The corridor behind her groaned as systems sparked back to life in her wake – motion-triggered or sentient, she couldn't tell. Ahead, a side door hung half-melted on its hinges. She pushed through into what looked like an old surveillance bay – now half-flooded and reeking of scorched metal and rot.

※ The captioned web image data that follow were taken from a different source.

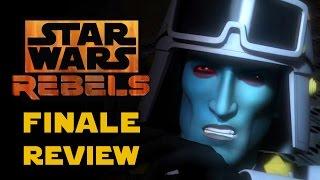 Star Wars Rebels Season 3 Finale - Zero Hour Episode Review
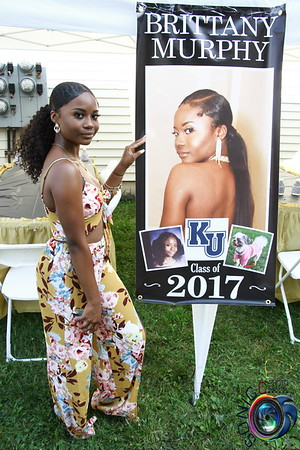 AUGUST 19TH, 2017: BRITTANY'S GRADUATION PARTY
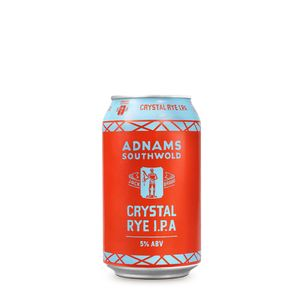 Cerveja-inglesa-Adnams-Crystal-Rye-IPA-Lata-330ml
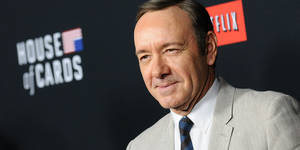 "Photo - LOS ANGELES, CA - FEBRUARY 13:  Actor Kevin Spacey attends a screening of ""House Of Cards"" at Directors Guild Of America on February 13, 2014 in Los Angeles, California.  (Photo by Jason LaVeris/FilmMagic)"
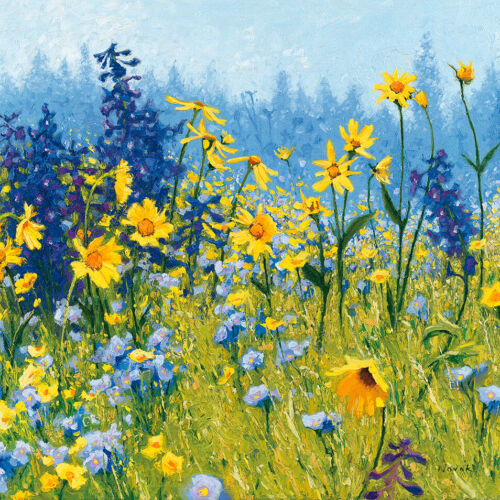 Joyful in July III by Shirley Novak, Floral Art Print or Stretched Canvas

Dozens of screens lined the curved wall, some shattered, others dark, a few flickering to life as her presence activated motion logs. A black chair sat crooked in front of the central control desk, ash-caked and empty.
She slid into the seat, keyed the cracked interface with a repurposed Grimm ID chip, and held her breath.
The screen coughed static.
Then: RESTRICTED DATA ARCHIVE – INCIDENT: BURROW BREACH ACCESSING: INTERNAL FEED // TRI-SECTOR RECORDING #MΔ-42
A feed began to play.
No sound. Just footage. Glitching every few seconds.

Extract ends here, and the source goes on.